Considerações Finais
A partir dos argumentos expostos, consideramos esta discussão pertinente a todos que
estão comprometidos com a clínica, especificamente àqueles que estão em formação na
área da psicologia clínica. A discussão sobre ética e técnica que desenvolvemos neste
artigo, objetivando interrogar o fazer do Psicólogo clínico em sua formação e atuação
ética, é algo que está em pauta nos dias atuais. Compreendemos que, em meio à
multiplicidade de abordagens, pode-se dizer que nenhuma formação psicológica atual
poderia deixar de lado a compreensão psicanalítica. Dentro da psicologia podemos falar
de várias linhas, como a sistêmica, a gestáltica, a cognitiva, a comportamental ou a
fenomenológica – existencial. E dentro da corrente psicanalítica, temos o estilo clássico
freudiano, o lacaniano, o kleiniano, o junguiano e pós- freudiano, entre outros.
Levantamos questões atuais do âmbito da clínica psicológica e seu ethos que define e
constitui o fazer clínico segundo Figueiredo. Foram feitas importantes discussões em
torno da clínica e também sobre a formação do psicólogo clínico. Consideramos que a
atitude ética na clínica é que vai nos direcionar a alteridade e, antes de qualquer
formação, a ética é perpassada por uma concepção de mundo, de como se relacionar
nesse mundo. Daí, então, essa concepção somada à formação acadêmica, a qual tem a
função informativa do conhecimento que é indispensável para o exercício prático do
profissional enquanto agente constituinte do espaço da clínica, direciona esse
profissional com certo saber teórico, técnico e metodológico ao fazer clínico.
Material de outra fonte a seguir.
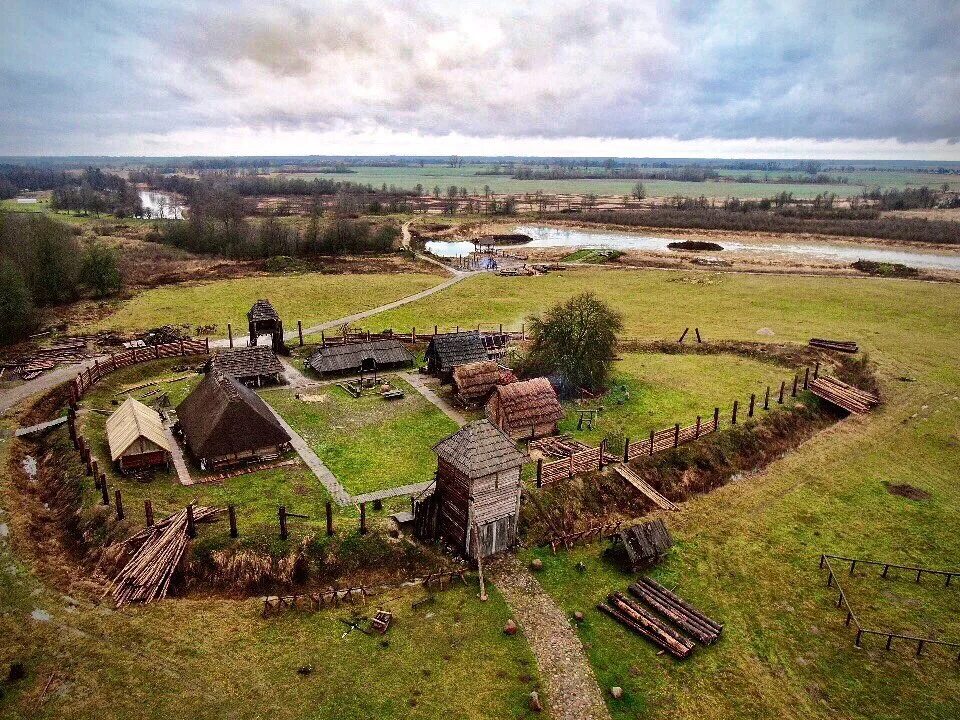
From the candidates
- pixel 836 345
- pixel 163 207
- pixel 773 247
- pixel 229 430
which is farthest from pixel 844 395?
pixel 163 207

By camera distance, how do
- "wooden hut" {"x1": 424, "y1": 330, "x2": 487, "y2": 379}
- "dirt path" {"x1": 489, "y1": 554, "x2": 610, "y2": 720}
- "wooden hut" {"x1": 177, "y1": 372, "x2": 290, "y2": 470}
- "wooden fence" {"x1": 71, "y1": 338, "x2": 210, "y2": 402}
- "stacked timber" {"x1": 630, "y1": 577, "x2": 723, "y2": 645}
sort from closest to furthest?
"dirt path" {"x1": 489, "y1": 554, "x2": 610, "y2": 720} < "stacked timber" {"x1": 630, "y1": 577, "x2": 723, "y2": 645} < "wooden hut" {"x1": 177, "y1": 372, "x2": 290, "y2": 470} < "wooden fence" {"x1": 71, "y1": 338, "x2": 210, "y2": 402} < "wooden hut" {"x1": 424, "y1": 330, "x2": 487, "y2": 379}

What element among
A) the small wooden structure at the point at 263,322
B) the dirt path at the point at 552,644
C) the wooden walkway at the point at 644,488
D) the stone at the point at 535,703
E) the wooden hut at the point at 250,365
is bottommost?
the dirt path at the point at 552,644

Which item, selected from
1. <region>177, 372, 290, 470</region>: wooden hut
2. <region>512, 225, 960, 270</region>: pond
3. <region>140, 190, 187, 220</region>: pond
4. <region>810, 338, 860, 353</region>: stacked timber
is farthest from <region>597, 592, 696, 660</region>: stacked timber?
<region>140, 190, 187, 220</region>: pond

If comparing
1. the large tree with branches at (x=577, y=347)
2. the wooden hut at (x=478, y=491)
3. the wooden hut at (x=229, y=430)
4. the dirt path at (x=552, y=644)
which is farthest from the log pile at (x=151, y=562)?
the large tree with branches at (x=577, y=347)

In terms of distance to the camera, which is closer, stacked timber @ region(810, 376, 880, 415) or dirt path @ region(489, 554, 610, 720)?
dirt path @ region(489, 554, 610, 720)

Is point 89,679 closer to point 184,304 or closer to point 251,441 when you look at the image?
point 251,441

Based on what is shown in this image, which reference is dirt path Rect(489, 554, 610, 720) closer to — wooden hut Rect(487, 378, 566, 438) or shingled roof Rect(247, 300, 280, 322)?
wooden hut Rect(487, 378, 566, 438)

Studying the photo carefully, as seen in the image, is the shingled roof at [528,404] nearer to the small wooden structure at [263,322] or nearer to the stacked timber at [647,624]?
the stacked timber at [647,624]
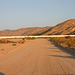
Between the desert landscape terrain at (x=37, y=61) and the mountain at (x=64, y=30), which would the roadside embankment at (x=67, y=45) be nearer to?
the desert landscape terrain at (x=37, y=61)

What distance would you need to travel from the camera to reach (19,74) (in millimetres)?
8664

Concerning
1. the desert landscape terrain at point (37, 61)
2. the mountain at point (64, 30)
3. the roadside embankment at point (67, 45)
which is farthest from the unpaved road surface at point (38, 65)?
the mountain at point (64, 30)

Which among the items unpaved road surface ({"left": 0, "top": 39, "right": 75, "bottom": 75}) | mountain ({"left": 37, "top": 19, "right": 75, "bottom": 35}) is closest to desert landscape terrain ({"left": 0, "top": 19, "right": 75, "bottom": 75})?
unpaved road surface ({"left": 0, "top": 39, "right": 75, "bottom": 75})

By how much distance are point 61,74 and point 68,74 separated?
34 centimetres

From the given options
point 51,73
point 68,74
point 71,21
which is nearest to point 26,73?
point 51,73

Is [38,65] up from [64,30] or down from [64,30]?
down

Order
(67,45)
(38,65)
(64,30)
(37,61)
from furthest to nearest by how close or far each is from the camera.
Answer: (64,30)
(67,45)
(37,61)
(38,65)

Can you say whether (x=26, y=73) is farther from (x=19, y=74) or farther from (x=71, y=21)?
(x=71, y=21)

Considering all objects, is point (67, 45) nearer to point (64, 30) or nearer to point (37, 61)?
point (37, 61)

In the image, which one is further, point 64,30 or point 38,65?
point 64,30

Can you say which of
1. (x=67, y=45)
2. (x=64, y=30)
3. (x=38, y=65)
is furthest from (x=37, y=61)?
(x=64, y=30)

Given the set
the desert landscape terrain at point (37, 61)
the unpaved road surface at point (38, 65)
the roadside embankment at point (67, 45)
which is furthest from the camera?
the roadside embankment at point (67, 45)

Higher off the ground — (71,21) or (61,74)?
(71,21)

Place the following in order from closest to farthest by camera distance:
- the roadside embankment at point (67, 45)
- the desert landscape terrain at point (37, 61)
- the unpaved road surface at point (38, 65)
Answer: the unpaved road surface at point (38, 65)
the desert landscape terrain at point (37, 61)
the roadside embankment at point (67, 45)
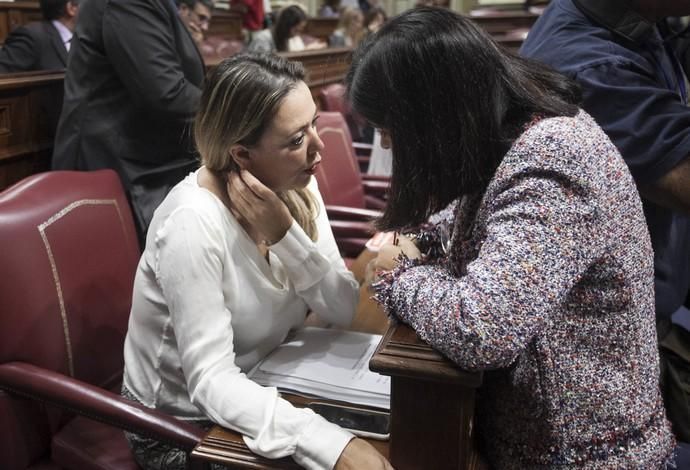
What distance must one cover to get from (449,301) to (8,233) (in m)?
0.89

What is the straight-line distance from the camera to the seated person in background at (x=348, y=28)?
679cm

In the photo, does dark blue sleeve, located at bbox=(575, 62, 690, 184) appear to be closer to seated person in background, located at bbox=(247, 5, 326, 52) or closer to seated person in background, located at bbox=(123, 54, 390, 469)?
seated person in background, located at bbox=(123, 54, 390, 469)

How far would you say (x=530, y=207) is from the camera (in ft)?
2.51

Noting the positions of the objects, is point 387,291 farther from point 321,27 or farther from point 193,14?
point 321,27

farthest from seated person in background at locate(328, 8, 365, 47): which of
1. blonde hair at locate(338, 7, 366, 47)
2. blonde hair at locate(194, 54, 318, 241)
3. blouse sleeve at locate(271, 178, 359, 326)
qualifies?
blonde hair at locate(194, 54, 318, 241)

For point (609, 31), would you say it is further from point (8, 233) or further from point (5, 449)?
point (5, 449)

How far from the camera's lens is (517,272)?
744mm

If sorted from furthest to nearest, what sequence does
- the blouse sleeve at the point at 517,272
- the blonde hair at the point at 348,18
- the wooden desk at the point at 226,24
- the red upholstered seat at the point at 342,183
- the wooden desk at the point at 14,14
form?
the blonde hair at the point at 348,18, the wooden desk at the point at 226,24, the wooden desk at the point at 14,14, the red upholstered seat at the point at 342,183, the blouse sleeve at the point at 517,272

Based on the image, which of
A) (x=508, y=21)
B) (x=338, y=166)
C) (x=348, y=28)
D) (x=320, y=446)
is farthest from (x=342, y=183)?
(x=348, y=28)

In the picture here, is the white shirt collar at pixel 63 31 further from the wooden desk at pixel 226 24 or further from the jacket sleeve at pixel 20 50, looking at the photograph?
the wooden desk at pixel 226 24

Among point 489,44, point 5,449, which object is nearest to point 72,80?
point 5,449

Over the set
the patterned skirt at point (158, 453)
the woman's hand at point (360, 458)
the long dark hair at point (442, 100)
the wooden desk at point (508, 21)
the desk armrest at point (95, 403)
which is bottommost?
the wooden desk at point (508, 21)

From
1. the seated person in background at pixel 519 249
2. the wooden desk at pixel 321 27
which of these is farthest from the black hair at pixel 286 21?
the seated person in background at pixel 519 249

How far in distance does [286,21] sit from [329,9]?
4.16 m
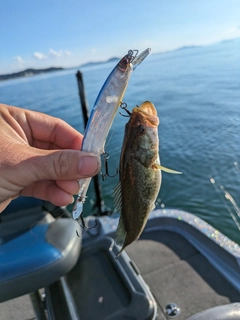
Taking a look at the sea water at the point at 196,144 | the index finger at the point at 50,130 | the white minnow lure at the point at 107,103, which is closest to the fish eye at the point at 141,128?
the white minnow lure at the point at 107,103

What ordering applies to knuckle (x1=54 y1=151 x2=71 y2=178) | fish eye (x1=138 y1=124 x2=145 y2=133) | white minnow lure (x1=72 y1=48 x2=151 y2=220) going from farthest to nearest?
fish eye (x1=138 y1=124 x2=145 y2=133) → knuckle (x1=54 y1=151 x2=71 y2=178) → white minnow lure (x1=72 y1=48 x2=151 y2=220)

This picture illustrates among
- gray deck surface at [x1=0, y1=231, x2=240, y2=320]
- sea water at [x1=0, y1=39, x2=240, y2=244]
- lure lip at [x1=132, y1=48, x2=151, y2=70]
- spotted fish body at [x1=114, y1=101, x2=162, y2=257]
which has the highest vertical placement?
lure lip at [x1=132, y1=48, x2=151, y2=70]

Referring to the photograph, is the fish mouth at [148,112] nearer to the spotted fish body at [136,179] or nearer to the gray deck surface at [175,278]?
the spotted fish body at [136,179]

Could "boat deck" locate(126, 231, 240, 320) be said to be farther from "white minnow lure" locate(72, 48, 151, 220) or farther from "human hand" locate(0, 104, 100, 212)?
"white minnow lure" locate(72, 48, 151, 220)

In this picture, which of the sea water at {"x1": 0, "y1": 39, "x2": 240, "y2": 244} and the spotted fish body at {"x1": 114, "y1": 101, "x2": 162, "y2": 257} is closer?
the spotted fish body at {"x1": 114, "y1": 101, "x2": 162, "y2": 257}

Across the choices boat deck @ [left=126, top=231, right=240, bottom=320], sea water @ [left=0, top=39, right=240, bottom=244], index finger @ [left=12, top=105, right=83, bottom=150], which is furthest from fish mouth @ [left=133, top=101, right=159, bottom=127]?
boat deck @ [left=126, top=231, right=240, bottom=320]

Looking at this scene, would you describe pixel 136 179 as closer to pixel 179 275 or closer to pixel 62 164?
pixel 62 164

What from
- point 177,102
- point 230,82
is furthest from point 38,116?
point 230,82
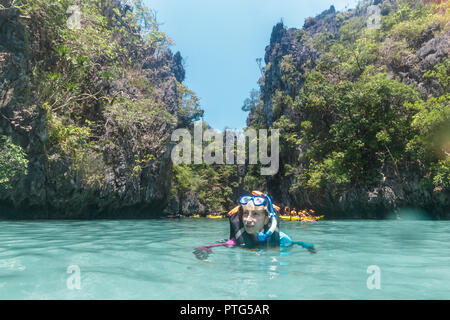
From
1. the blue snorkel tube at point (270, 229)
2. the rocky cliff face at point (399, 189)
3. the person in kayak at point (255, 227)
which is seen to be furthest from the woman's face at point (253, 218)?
the rocky cliff face at point (399, 189)

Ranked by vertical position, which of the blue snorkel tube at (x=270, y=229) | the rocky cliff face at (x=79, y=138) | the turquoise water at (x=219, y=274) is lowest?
the turquoise water at (x=219, y=274)

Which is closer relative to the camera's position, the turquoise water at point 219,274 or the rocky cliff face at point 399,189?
the turquoise water at point 219,274

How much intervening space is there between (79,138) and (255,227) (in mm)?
9342

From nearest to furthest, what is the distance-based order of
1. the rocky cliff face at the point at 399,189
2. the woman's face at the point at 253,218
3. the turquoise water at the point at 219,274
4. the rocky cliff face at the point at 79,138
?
the turquoise water at the point at 219,274 → the woman's face at the point at 253,218 → the rocky cliff face at the point at 79,138 → the rocky cliff face at the point at 399,189

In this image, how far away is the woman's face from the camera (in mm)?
4086

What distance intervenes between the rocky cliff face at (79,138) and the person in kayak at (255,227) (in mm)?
8440

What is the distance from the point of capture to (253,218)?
161 inches

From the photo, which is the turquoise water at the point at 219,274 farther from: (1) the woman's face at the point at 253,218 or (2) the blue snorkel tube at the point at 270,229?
(1) the woman's face at the point at 253,218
Vimos que cada abordagem traz um princípio ético, porém existe um ethos na clínica
que a define. Segundo Figueiredo, o mesmo está comprometido com a escuta do
interditado e a sustentação das tensões e dos conflitos. É uma realidade que o psicólogo
clinico ético deve conhecer e se apropriar com afinco no ofício do fazer psicoterápico.
Penso em uma clínica ética, que é dirigida a alteridade, que se amplia na atitude do
cuidar, como postura única enquanto espaço de instituição do humano e se efetiva na
relação intrínseca do encontro intersubjetivo.
Ainda, penso em uma clínica que reflita sobre ética e que possibilite de forma mais
ampla o convívio, o acolhimento e o reconhecimento do outro, diante do que é
estrangeiro daquilo que nos difere como pessoas, considerando a singularidade subjetiva
de cada um. A Psicologia, embora seja plural em sua diversidade de abordagens, nos
permite pensar sobre algo em comum, o cuidado com o ser humano. Isso acontece no
diálogo com o outro, em que a clínica pode e deve ser um espaço para efetivação do
cuidar. Cuidar este, direcionado através da teoria e técnica de forma ética, considerando
o ser humano em sua dignidade de sujeito e cidadão.